Problem to solve
Format the records below as a JSON list of strings with one string per line, omitting any blank lines.
[Start of section]
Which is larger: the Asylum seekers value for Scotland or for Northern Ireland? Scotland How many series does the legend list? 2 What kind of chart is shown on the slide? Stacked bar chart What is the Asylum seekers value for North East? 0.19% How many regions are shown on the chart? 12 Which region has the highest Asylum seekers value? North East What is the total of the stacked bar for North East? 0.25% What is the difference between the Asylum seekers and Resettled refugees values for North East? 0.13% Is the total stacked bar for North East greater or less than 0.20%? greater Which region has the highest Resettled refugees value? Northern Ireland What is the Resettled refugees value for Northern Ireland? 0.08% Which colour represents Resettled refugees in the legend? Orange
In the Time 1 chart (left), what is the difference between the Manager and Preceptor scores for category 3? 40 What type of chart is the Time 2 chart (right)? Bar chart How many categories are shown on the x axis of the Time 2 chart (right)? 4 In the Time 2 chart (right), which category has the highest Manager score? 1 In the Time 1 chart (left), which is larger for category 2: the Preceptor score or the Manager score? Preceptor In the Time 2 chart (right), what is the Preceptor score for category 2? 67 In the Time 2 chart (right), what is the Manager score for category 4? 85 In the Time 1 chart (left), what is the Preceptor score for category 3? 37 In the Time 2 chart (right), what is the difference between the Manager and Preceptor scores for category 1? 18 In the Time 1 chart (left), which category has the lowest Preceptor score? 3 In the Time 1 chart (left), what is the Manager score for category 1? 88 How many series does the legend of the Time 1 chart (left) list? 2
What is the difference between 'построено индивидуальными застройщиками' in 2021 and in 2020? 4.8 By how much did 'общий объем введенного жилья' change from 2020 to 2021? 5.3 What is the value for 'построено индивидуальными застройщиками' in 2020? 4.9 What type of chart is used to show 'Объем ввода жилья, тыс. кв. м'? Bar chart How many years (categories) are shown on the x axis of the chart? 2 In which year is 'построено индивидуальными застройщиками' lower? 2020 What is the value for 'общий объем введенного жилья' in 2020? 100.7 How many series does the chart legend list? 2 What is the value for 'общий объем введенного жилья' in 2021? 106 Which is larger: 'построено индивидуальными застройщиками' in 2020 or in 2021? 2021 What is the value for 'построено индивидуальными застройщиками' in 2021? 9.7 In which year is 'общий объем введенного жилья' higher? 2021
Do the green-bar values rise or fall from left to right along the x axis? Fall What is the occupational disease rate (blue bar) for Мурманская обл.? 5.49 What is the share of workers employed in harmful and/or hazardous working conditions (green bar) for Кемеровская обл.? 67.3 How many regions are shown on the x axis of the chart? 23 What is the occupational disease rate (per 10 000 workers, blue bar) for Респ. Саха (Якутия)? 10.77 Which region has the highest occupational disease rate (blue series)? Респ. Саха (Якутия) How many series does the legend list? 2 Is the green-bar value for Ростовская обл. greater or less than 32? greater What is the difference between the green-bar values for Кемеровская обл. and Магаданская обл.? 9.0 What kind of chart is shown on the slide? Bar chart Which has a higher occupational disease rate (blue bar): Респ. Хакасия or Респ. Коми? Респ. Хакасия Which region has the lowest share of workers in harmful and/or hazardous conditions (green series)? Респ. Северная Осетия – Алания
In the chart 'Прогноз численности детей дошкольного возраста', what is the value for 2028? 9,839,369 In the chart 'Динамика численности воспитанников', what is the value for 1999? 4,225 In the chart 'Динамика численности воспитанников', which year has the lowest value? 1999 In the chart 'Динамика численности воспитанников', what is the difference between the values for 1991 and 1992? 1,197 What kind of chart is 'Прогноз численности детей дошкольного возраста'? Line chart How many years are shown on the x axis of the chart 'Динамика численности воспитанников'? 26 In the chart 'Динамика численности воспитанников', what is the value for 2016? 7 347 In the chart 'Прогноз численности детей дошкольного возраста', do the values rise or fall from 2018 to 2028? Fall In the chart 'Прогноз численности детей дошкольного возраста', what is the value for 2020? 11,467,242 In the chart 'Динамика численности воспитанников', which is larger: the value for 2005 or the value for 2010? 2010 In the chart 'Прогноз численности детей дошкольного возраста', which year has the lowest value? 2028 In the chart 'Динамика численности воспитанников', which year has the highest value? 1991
[End of section]
Solution for this problem
[
  "Which is larger: the Asylum seekers value for Scotland or for Northern Ireland? Scotland How many series does the legend list? 2 What kind of chart is shown on the slide? Stacked bar chart What is the Asylum seekers value for North East? 0.19% How many regions are shown on the chart? 12 Which region has the highest Asylum seekers value? North East What is the total of the stacked bar for North East? 0.25% What is the difference between the Asylum seekers and Resettled refugees values for North East? 0.13% Is the total stacked bar for North East greater or less than 0.20%? greater Which region has the highest Resettled refugees value? Northern Ireland What is the Resettled refugees value for Northern Ireland? 0.08% Which colour represents Resettled refugees in the legend? Orange",
  "In the Time 1 chart (left), what is the difference between the Manager and Preceptor scores for category 3? 40 What type of chart is the Time 2 chart (right)? Bar chart How many categories are shown on the x axis of the Time 2 chart (right)? 4 In the Time 2 chart (right), which category has the highest Manager score? 1 In the Time 1 chart (left), which is larger for category 2: the Preceptor score or the Manager score? Preceptor In the Time 2 chart (right), what is the Preceptor score for category 2? 67 In the Time 2 chart (right), what is the Manager score for category 4? 85 In the Time 1 chart (left), what is the Preceptor score for category 3? 37 In the Time 2 chart (right), what is the difference between the Manager and Preceptor scores for category 1? 18 In the Time 1 chart (left), which category has the lowest Preceptor score? 3 In the Time 1 chart (left), what is the Manager score for category 1? 88 How many series does the legend of the Time 1 chart (left) list? 2",
  "What is the difference between 'построено индивидуальными застройщиками' in 2021 and in 2020? 4.8 By how much did 'общий объем введенного жилья' change from 2020 to 2021? 5.3 What is the value for 'построено индивидуальными застройщиками' in 2020? 4.9 What type of chart is used to show 'Объем ввода жилья, тыс. кв. м'? Bar chart How many years (categories) are shown on the x axis of the chart? 2 In which year is 'построено индивидуальными застройщиками' lower? 2020 What is the value for 'общий объем введенного жилья' in 2020? 100.7 How many series does the chart legend list? 2 What is the value for 'общий объем введенного жилья' in 2021? 106 Which is larger: 'построено индивидуальными застройщиками' in 2020 or in 2021? 2021 What is the value for 'построено индивидуальными застройщиками' in 2021? 9.7 In which year is 'общий объем введенного жилья' higher? 2021",
  "Do the green-bar values rise or fall from left to right along the x axis? Fall What is the occupational disease rate (blue bar) for Мурманская обл.? 5.49 What is the share of workers employed in harmful and/or hazardous working conditions (green bar) for Кемеровская обл.? 67.3 How many regions are shown on the x axis of the chart? 23 What is the occupational disease rate (per 10 000 workers, blue bar) for Респ. Саха (Якутия)? 10.77 Which region has the highest occupational disease rate (blue series)? Респ. Саха (Якутия) How many series does the legend list? 2 Is the green-bar value for Ростовская обл. greater or less than 32? greater What is the difference between the green-bar values for Кемеровская обл. and Магаданская обл.? 9.0 What kind of chart is shown on the slide? Bar chart Which has a higher occupational disease rate (blue bar): Респ. Хакасия or Респ. Коми? Респ. Хакасия Which region has the lowest share of workers in harmful and/or hazardous conditions (green series)? Респ. Северная Осетия – Алания",
  "In the chart 'Прогноз численности детей дошкольного возраста', what is the value for 2028? 9,839,369 In the chart 'Динамика численности воспитанников', what is the value for 1999? 4,225 In the chart 'Динамика численности воспитанников', which year has the lowest value? 1999 In the chart 'Динамика численности воспитанников', what is the difference between the values for 1991 and 1992? 1,197 What kind of chart is 'Прогноз численности детей дошкольного возраста'? Line chart How many years are shown on the x axis of the chart 'Динамика численности воспитанников'? 26 In the chart 'Динамика численности воспитанников', what is the value for 2016? 7 347 In the chart 'Прогноз численности детей дошкольного возраста', do the values rise or fall from 2018 to 2028? Fall In the chart 'Прогноз численности детей дошкольного возраста', what is the value for 2020? 11,467,242 In the chart 'Динамика численности воспитанников', which is larger: the value for 2005 or the value for 2010? 2010 In the chart 'Прогноз численности детей дошкольного возраста', which year has the lowest value? 2028 In the chart 'Динамика численности воспитанников', which year has the highest value? 1991"
]